Commercially available mid-IR modulators are either acousto-optic devices with narrow modulation bandwidth, or very narrow band ( ~100 kHz) electro-optic modulators based on GaAs or CdTe7. The latter ones can operate up to modulation speeds of 20 GHz, but their efficiency is very low: <0.1% sideband/carrier ratio (see “Methods” for definition). To date, standalone, efficient and broadband amplitude/phase modulators are missing from present mid-IR photonics tools. Holmström8 shows numerical performances up to 190 GHz with step QWs in a waveguide geometry at λ = 6.6 μm, but no experimental data are provided.
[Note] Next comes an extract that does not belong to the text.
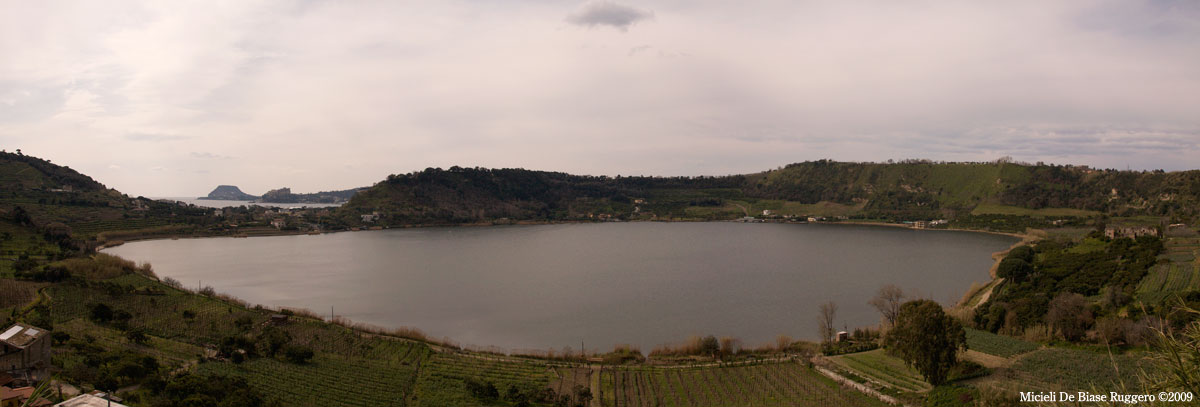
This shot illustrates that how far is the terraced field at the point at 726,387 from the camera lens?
792 inches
Since the 80s, proposals have been put forward to exploit intersubband (ISB) absorption in semiconductor quantum well (QW) systems to modulate mid-IR radiation. The first attempts based on the Stark shift were then followed by a number of works exploiting coupled QWs9,10. In both cases, the application of an external bias depletes or populates the ground state of the QW at cryogenic temperatures (from 4 K up to 130 K) thus inducing a modulation of the ISB absorption11. Operation at room-temperature was obtained in ref. 12 using a Schottky contact scheme. Recently, different approaches have been proposed to actively tune the reflectance/transmission of mid-IR and/or THz beams: phase transition in materials like VO2, liquid crystals orientation, carrier density control in metal–insulator-semiconductor junctions13. These devices operate on the principle that, at a given wavelength, a change in absorption translates in a modulation of the transmitted power. An alternative approach is to frequency shift the ISB absorption, instead of modulating its intensity. In14,15,16,17 a giant confined Stark effect in a coupled QW system embedded in a metallic resonator, designed to be in the strong coupling regime between light and matter, was exploited. A response time of ~10 ns was estimated. Exploiting the Stark effect in ISB-based systems can effectively lead to impressive performances, but it can suffer of an intrinsic drawback: the diagonal transition has lower oscillator strength with respect to a vertical one. Higher doping is necessary to achieve the same Rabi splitting: this means higher biases to get a frequency tunability comparable to that obtained in systems based on charge modulation. On the other hand, high biases can be a significant problem when targeting fast and/or ultra-fast performances.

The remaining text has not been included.